Lines of data
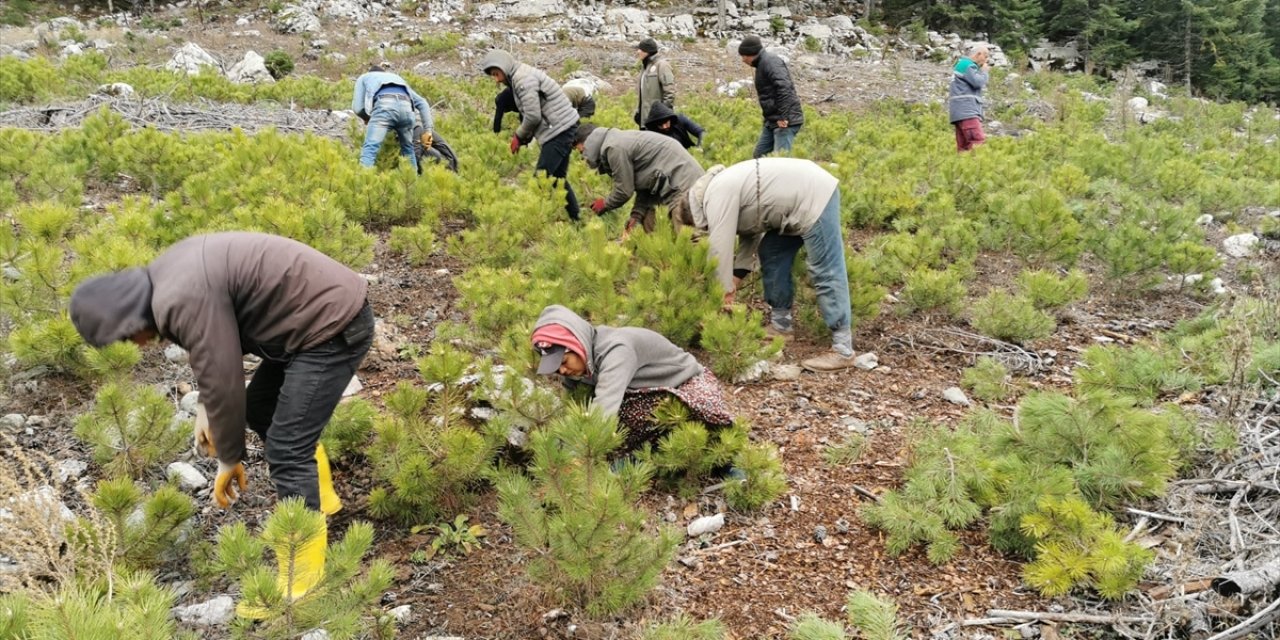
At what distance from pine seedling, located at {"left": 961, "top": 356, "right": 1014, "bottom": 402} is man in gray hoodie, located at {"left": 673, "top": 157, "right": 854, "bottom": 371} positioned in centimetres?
73

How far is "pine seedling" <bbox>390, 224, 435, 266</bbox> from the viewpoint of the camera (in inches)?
231

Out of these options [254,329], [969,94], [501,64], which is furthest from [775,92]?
[254,329]

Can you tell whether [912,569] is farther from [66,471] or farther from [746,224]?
[66,471]

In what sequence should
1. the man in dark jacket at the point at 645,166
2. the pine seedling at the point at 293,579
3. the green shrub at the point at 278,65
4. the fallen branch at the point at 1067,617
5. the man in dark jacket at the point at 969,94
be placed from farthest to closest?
the green shrub at the point at 278,65 → the man in dark jacket at the point at 969,94 → the man in dark jacket at the point at 645,166 → the fallen branch at the point at 1067,617 → the pine seedling at the point at 293,579

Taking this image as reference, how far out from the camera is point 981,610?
9.05 feet

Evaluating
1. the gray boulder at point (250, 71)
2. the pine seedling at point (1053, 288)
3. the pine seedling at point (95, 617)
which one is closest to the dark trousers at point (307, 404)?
the pine seedling at point (95, 617)

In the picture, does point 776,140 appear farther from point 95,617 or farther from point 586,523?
point 95,617

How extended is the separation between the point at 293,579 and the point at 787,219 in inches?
131

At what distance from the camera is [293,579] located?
85.6 inches

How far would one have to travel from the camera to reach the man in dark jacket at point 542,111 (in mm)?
6625

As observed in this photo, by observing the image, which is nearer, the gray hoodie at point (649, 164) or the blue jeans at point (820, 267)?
the blue jeans at point (820, 267)

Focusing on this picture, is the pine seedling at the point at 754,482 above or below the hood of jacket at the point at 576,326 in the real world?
below

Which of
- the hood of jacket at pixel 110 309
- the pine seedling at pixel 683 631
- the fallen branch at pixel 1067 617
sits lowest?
the fallen branch at pixel 1067 617

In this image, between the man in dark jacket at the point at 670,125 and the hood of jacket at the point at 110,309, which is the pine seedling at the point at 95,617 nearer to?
the hood of jacket at the point at 110,309
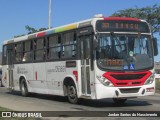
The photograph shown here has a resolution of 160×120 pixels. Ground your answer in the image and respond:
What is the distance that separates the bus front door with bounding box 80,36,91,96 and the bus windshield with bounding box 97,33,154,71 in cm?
61

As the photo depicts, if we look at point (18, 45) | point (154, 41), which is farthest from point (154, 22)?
point (154, 41)

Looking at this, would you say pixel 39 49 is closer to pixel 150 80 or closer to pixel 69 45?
pixel 69 45

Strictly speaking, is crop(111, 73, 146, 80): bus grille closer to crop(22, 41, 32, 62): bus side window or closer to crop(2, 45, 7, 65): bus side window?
crop(22, 41, 32, 62): bus side window

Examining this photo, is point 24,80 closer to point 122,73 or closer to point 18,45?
point 18,45

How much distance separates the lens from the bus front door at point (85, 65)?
16.4m

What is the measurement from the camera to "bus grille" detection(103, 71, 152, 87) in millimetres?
15859

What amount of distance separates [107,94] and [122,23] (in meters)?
2.75

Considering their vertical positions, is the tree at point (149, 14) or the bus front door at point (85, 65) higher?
the tree at point (149, 14)

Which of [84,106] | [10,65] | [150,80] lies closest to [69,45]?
[84,106]

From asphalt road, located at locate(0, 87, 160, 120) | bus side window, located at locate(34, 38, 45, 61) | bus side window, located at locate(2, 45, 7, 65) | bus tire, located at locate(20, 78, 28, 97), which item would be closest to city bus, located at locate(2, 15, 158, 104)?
asphalt road, located at locate(0, 87, 160, 120)

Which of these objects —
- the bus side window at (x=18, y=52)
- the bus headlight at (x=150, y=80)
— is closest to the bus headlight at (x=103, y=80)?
the bus headlight at (x=150, y=80)

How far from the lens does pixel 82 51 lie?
16812 millimetres

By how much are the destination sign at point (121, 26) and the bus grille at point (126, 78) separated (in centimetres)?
162

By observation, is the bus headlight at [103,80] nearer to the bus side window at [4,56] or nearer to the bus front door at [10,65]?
the bus front door at [10,65]
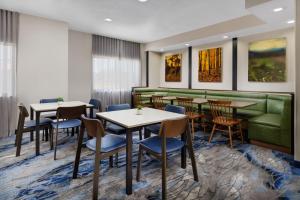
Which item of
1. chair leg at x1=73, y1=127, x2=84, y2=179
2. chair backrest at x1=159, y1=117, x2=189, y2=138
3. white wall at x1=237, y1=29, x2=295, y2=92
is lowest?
chair leg at x1=73, y1=127, x2=84, y2=179

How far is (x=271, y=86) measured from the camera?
14.6 feet

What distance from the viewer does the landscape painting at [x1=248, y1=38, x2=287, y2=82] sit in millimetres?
4234

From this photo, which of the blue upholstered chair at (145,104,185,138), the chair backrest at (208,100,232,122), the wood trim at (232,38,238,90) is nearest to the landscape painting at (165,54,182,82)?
the wood trim at (232,38,238,90)

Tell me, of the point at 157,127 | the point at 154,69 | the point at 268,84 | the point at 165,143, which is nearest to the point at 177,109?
the point at 157,127

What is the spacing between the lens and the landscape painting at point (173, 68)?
6789 mm

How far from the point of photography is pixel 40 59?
4332mm

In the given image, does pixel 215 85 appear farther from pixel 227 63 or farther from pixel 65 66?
pixel 65 66

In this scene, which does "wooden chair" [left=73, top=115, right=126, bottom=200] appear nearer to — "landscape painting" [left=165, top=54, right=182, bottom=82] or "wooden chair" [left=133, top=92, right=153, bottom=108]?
"wooden chair" [left=133, top=92, right=153, bottom=108]

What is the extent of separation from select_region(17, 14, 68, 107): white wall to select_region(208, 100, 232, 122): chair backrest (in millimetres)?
3728

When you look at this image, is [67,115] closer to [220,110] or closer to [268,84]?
[220,110]

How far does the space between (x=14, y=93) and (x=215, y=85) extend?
5358 millimetres

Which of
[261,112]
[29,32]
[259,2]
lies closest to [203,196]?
[259,2]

> _WHAT TO DO_: Retype all of the entries above word for word, leaving out the pictures.

> _PROBLEM SOLUTION_:
At what distance from pine seedling, located at {"left": 961, "top": 356, "right": 1014, "bottom": 402} is man in gray hoodie, located at {"left": 673, "top": 157, "right": 854, "bottom": 371} positioned in centimetres?
73

How far is "pine seedling" <bbox>390, 224, 435, 266</bbox> from the viewpoint of the camera (in inches)?
231

Out of these options [254,329], [969,94], [501,64], which is furthest from [775,92]?
[254,329]

Can you tell whether [912,569] is farther from [66,471] or farther from [746,224]?
[66,471]

In what sequence should
1. the man in dark jacket at the point at 645,166
2. the pine seedling at the point at 293,579
3. the green shrub at the point at 278,65
4. the fallen branch at the point at 1067,617
5. the man in dark jacket at the point at 969,94
be placed from farthest to closest?
the green shrub at the point at 278,65 → the man in dark jacket at the point at 969,94 → the man in dark jacket at the point at 645,166 → the fallen branch at the point at 1067,617 → the pine seedling at the point at 293,579

Taking this image as reference, how far out from the camera is point 981,610?
9.05 feet

Evaluating
1. the gray boulder at point (250, 71)
2. the pine seedling at point (1053, 288)
3. the pine seedling at point (95, 617)
which one is closest to the dark trousers at point (307, 404)?
the pine seedling at point (95, 617)

In the picture, does point 776,140 appear farther from point 95,617 or farther from point 586,523?
point 95,617

How extended is the separation between the point at 293,579 and the point at 787,219 in inches?
131

At what distance from the camera is [293,579] located?
85.6 inches

How far would one have to travel from the camera to reach the man in dark jacket at point 542,111 (in mm)?
6625

As observed in this photo, by observing the image, which is nearer, the gray hoodie at point (649, 164) or the blue jeans at point (820, 267)?
the blue jeans at point (820, 267)

Focusing on this picture, is the pine seedling at the point at 754,482 above or below the hood of jacket at the point at 576,326 in the real world?
below

Which of
- the hood of jacket at pixel 110 309
- the pine seedling at pixel 683 631
- the fallen branch at pixel 1067 617
sits lowest?
the fallen branch at pixel 1067 617

In this image, between the man in dark jacket at the point at 670,125 and the hood of jacket at the point at 110,309, which is the pine seedling at the point at 95,617 nearer to?
the hood of jacket at the point at 110,309
The photograph shown here has a resolution of 160×120 pixels. Ground your answer in the image and respond:
What is the distance that separates the bus front door with bounding box 80,36,91,96 and the bus windshield with bounding box 97,33,154,71 in cm?
61

As the photo depicts, if we look at point (18, 45) | point (154, 41), which is farthest from point (154, 22)?
point (154, 41)

Looking at this, would you say pixel 39 49 is closer to pixel 150 80 or closer to pixel 69 45?
pixel 69 45

Strictly speaking, is crop(111, 73, 146, 80): bus grille closer to crop(22, 41, 32, 62): bus side window or closer to crop(2, 45, 7, 65): bus side window?
crop(22, 41, 32, 62): bus side window

Examining this photo, is point 24,80 closer to point 122,73 or closer to point 18,45?
point 18,45

How much distance separates the lens from the bus front door at point (85, 65)?
16.4m

What is the measurement from the camera to "bus grille" detection(103, 71, 152, 87) in millimetres?
15859

What amount of distance separates [107,94] and [122,23] (in meters)?
2.75

Considering their vertical positions, is the tree at point (149, 14) or the bus front door at point (85, 65) higher?
the tree at point (149, 14)

Which of [84,106] | [10,65] | [150,80] lies closest to [69,45]?
[84,106]

From asphalt road, located at locate(0, 87, 160, 120) | bus side window, located at locate(34, 38, 45, 61) | bus side window, located at locate(2, 45, 7, 65) | bus tire, located at locate(20, 78, 28, 97), which item would be closest to city bus, located at locate(2, 15, 158, 104)?
asphalt road, located at locate(0, 87, 160, 120)

Which of these objects —
- the bus side window at (x=18, y=52)
- the bus headlight at (x=150, y=80)
— is closest to the bus headlight at (x=103, y=80)?
the bus headlight at (x=150, y=80)

How far from the lens does pixel 82 51 lie?
16812 millimetres

By how much are the destination sign at point (121, 26) and the bus grille at point (126, 78) separated (in centimetres)?
162

By observation, is the bus headlight at [103,80] nearer to the bus side window at [4,56] or nearer to the bus front door at [10,65]?
the bus front door at [10,65]
Which item of
1. chair leg at x1=73, y1=127, x2=84, y2=179
2. chair backrest at x1=159, y1=117, x2=189, y2=138
3. white wall at x1=237, y1=29, x2=295, y2=92
is lowest?
chair leg at x1=73, y1=127, x2=84, y2=179

How far is (x=271, y=86) measured from the camera?
14.6 feet

What distance from the viewer does the landscape painting at [x1=248, y1=38, x2=287, y2=82] sit in millimetres?
4234

From this photo, which of the blue upholstered chair at (145,104,185,138), the chair backrest at (208,100,232,122), the wood trim at (232,38,238,90) is nearest to the landscape painting at (165,54,182,82)?
the wood trim at (232,38,238,90)

Tell me, of the point at 157,127 | the point at 154,69 | the point at 268,84 | the point at 165,143, which is nearest to the point at 177,109?
the point at 157,127

What is the spacing between the lens and the landscape painting at point (173, 68)?
6789 mm

How far from the point of photography is pixel 40 59?
4332mm

In the given image, does pixel 215 85 appear farther from pixel 227 63 or farther from pixel 65 66?
pixel 65 66

In this scene, which does "wooden chair" [left=73, top=115, right=126, bottom=200] appear nearer to — "landscape painting" [left=165, top=54, right=182, bottom=82] or "wooden chair" [left=133, top=92, right=153, bottom=108]?
"wooden chair" [left=133, top=92, right=153, bottom=108]

What is the extent of separation from select_region(17, 14, 68, 107): white wall to select_region(208, 100, 232, 122): chair backrest (in millimetres)?
3728

When you look at this image, is [67,115] closer to [220,110] or closer to [268,84]?
[220,110]

How far does the space between (x=14, y=93) and (x=215, y=85) extend?
5358 millimetres

Which of
[261,112]
[29,32]
[259,2]
lies closest to [203,196]?
[259,2]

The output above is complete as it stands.